Despite the high variability of human immunodeficiency virus (HIV), approximately 15–30% of infected patients develop broadly neutralizing antibodies (bnAbs) able to neutralize entry of the majority of HIV strains (1–3). In non-human primates, passive administration of such bnAbs protects animals from infection (4). Although several bnAbs have been characterized (2, 5), the method by which to induce such antibodies by vaccination remains an important issue (3, 6–9). Preclinical studies in various models suggest that sequential immunizations, with multiple injections and/or multiple antigens, may be one way to elicit bnAbs (10–12). However, current vaccine strategies have not yet been able to induce high bnAbs titers (13).

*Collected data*
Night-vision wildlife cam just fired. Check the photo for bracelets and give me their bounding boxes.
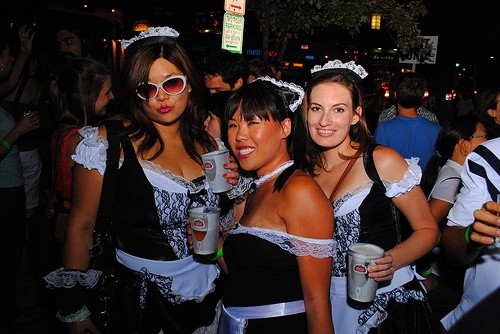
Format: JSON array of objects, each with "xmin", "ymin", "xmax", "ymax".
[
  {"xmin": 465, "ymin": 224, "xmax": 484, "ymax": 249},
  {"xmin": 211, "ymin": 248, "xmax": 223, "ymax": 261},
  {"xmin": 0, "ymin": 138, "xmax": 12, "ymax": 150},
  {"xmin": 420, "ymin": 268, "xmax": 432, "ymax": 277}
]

* * *

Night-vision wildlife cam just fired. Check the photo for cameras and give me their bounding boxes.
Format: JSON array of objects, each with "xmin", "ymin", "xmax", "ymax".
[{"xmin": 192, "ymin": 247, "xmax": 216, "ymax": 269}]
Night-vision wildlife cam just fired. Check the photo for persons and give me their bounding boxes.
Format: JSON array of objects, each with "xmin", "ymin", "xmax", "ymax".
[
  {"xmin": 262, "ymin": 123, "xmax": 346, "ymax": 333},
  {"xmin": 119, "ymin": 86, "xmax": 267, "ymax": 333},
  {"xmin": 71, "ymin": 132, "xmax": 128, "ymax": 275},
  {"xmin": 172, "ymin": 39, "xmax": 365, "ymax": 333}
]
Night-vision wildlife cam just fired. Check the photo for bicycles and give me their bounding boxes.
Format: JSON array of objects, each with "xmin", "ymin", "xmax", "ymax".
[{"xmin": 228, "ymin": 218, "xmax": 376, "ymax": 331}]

* * *

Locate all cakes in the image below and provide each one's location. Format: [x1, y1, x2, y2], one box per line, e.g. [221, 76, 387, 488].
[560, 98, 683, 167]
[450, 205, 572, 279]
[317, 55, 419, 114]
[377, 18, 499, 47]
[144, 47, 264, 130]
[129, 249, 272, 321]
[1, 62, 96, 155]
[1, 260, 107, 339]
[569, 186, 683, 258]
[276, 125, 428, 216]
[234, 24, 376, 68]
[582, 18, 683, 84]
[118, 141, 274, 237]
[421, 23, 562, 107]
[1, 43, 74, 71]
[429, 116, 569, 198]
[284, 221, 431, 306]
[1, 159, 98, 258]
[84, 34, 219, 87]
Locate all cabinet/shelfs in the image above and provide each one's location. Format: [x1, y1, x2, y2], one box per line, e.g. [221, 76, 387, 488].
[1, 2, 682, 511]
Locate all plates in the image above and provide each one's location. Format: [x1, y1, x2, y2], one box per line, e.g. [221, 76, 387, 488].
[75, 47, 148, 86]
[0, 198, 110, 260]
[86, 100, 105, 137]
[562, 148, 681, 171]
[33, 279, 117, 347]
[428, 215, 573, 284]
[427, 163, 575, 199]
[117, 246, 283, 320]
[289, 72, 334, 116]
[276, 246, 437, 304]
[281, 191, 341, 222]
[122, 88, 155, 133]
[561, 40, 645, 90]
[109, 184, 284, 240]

*TO DO*
1. Repeat the passage on HIV antibodies word for word, starting at "Despite the high" and ending at "bnAbs titers (13).".
2. According to the passage on HIV antibodies, what percentage of infected patients develop broadly neutralizing antibodies?

*TASK RESULTS*
1.
Despite the high variability of human immunodeficiency virus (HIV), approximately 15–30% of infected patients develop broadly neutralizing antibodies (bnAbs) able to neutralize entry of the majority of HIV strains (1–3). In non-human primates, passive administration of such bnAbs protects animals from infection (4). Although several bnAbs have been characterized (2, 5), the method by which to induce such antibodies by vaccination remains an important issue (3, 6–9). Preclinical studies in various models suggest that sequential immunizations, with multiple injections and/or multiple antigens, may be one way to elicit bnAbs (10–12). However, current vaccine strategies have not yet been able to induce high bnAbs titers (13).

2. Approximately 15–30% of infected patients develop them.